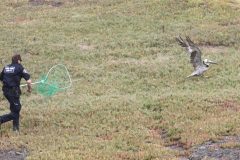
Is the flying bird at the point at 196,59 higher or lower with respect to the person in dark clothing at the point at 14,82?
lower

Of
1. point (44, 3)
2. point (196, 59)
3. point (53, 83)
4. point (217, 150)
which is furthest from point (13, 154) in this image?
point (44, 3)

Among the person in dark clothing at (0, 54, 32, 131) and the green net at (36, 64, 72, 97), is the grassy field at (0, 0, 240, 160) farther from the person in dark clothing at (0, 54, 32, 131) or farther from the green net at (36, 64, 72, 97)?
the green net at (36, 64, 72, 97)

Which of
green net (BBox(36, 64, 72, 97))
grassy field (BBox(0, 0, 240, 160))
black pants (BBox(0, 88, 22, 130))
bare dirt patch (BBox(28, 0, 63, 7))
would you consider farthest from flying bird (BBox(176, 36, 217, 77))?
bare dirt patch (BBox(28, 0, 63, 7))

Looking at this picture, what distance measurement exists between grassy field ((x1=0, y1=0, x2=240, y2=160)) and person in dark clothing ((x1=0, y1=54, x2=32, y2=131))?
1.37 feet

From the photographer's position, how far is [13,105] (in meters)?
15.8

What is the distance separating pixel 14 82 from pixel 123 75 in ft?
29.7

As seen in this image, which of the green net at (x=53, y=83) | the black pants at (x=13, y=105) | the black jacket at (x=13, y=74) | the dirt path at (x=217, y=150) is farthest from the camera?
the green net at (x=53, y=83)

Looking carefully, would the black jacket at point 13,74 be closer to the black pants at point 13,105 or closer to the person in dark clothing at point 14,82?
the person in dark clothing at point 14,82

○ ○ ○ ○ ○ ○ ○

Transcribe the full listing above exactly as it stands, minus the pictures.

> **RESULT OF THIS TASK**
Is the flying bird at the point at 196,59 higher or lower with respect to the person in dark clothing at the point at 14,82?
lower

Of
1. point (44, 3)
2. point (196, 59)
3. point (53, 83)
4. point (217, 150)
which is furthest from point (13, 154) in this image?
point (44, 3)

Among the person in dark clothing at (0, 54, 32, 131) and the green net at (36, 64, 72, 97), is the grassy field at (0, 0, 240, 160) farther from the person in dark clothing at (0, 54, 32, 131) or farther from the green net at (36, 64, 72, 97)?
the green net at (36, 64, 72, 97)

Which of
green net (BBox(36, 64, 72, 97))
grassy field (BBox(0, 0, 240, 160))
black pants (BBox(0, 88, 22, 130))
bare dirt patch (BBox(28, 0, 63, 7))
would you consider farthest from flying bird (BBox(176, 36, 217, 77))?
bare dirt patch (BBox(28, 0, 63, 7))

Looking at this picture, what distance measurement exists between grassy field ((x1=0, y1=0, x2=240, y2=160)) and person in dark clothing ((x1=0, y1=54, x2=32, y2=131))?
1.37 feet

From the photographer's position, how far is [13,105] (in meters)?
15.8

What is the distance separating pixel 14 82 from pixel 123 75 in ft?
29.7

As seen in this image, which of the green net at (x=53, y=83) | the black pants at (x=13, y=105) | the black jacket at (x=13, y=74) | the dirt path at (x=217, y=150) is farthest from the camera?
the green net at (x=53, y=83)

Looking carefully, would the black jacket at point 13,74 be closer to the black pants at point 13,105 or closer to the person in dark clothing at point 14,82?
the person in dark clothing at point 14,82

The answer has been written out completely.